**Raw data**.
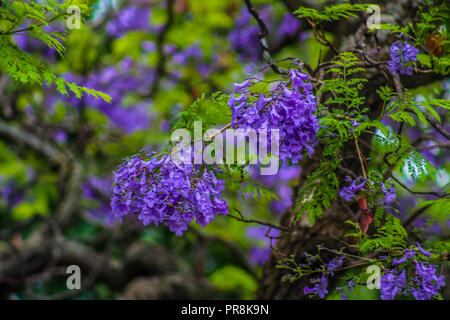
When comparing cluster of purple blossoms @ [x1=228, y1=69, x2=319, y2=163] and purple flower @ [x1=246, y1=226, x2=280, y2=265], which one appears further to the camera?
purple flower @ [x1=246, y1=226, x2=280, y2=265]

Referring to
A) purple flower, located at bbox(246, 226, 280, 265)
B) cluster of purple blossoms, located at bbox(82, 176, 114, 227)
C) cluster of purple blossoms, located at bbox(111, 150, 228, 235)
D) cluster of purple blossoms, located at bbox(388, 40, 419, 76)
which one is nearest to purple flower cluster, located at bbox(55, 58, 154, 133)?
cluster of purple blossoms, located at bbox(82, 176, 114, 227)

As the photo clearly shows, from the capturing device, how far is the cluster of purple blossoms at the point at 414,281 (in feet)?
5.42

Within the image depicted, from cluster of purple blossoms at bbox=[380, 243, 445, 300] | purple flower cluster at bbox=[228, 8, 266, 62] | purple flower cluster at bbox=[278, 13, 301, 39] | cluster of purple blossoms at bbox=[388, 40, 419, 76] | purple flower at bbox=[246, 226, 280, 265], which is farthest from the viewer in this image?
purple flower at bbox=[246, 226, 280, 265]

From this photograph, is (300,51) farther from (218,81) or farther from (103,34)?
(103,34)

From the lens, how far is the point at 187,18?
6.05 metres

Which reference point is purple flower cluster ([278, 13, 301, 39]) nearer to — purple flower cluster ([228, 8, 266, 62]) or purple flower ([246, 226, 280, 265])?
purple flower cluster ([228, 8, 266, 62])

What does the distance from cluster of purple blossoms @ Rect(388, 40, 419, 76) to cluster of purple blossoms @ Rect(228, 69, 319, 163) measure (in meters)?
0.75

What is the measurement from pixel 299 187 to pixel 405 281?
115 centimetres

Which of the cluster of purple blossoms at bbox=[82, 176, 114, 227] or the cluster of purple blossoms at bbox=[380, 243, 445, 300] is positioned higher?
the cluster of purple blossoms at bbox=[82, 176, 114, 227]

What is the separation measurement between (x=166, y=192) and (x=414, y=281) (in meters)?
1.06

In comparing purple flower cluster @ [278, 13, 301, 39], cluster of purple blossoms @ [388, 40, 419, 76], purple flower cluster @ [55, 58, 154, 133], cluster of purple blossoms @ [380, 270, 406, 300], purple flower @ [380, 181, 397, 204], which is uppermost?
purple flower cluster @ [278, 13, 301, 39]

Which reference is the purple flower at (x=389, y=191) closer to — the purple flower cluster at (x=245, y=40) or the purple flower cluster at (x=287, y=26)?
the purple flower cluster at (x=287, y=26)

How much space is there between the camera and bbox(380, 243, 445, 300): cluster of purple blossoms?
5.42ft
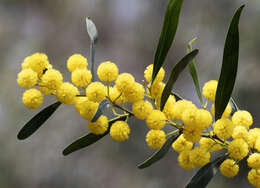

**The request**.
Copy the stretch from the start of the records through the line containing "115 centimetres", switching "camera" to "observer" and leaving everything else unchanged. Omit the pictures from your answer.

**Finished exercise**.
When comparing cluster of purple blossoms @ [x1=228, y1=69, x2=319, y2=163] and purple flower @ [x1=246, y1=226, x2=280, y2=265], which one appears further to the observer?
purple flower @ [x1=246, y1=226, x2=280, y2=265]

Referring to
A) purple flower, located at bbox(246, 226, 280, 265)
B) cluster of purple blossoms, located at bbox(82, 176, 114, 227)
C) cluster of purple blossoms, located at bbox(111, 150, 228, 235)
D) cluster of purple blossoms, located at bbox(388, 40, 419, 76)
which one is nearest to purple flower cluster, located at bbox(55, 58, 154, 133)?
cluster of purple blossoms, located at bbox(82, 176, 114, 227)

As the photo clearly shows, from the capturing device, how far is the cluster of purple blossoms at the point at 414,281 (in feet)?
5.42

Within the image depicted, from cluster of purple blossoms at bbox=[380, 243, 445, 300] | purple flower cluster at bbox=[228, 8, 266, 62] | purple flower cluster at bbox=[278, 13, 301, 39] | cluster of purple blossoms at bbox=[388, 40, 419, 76] | purple flower at bbox=[246, 226, 280, 265], which is farthest from the viewer in this image?
purple flower at bbox=[246, 226, 280, 265]

From this photograph, is (300,51) farther from (218,81) or farther from (103,34)?
(103,34)

From the lens, how far is the point at 187,18?
6.05 metres

Which reference point is purple flower cluster ([278, 13, 301, 39]) nearer to — purple flower cluster ([228, 8, 266, 62]) or purple flower ([246, 226, 280, 265])?
purple flower cluster ([228, 8, 266, 62])

What does the distance from cluster of purple blossoms @ Rect(388, 40, 419, 76) to cluster of purple blossoms @ Rect(228, 69, 319, 163) measure (in meters)?
0.75

What is the measurement from pixel 299 187 to pixel 405 281?
115 centimetres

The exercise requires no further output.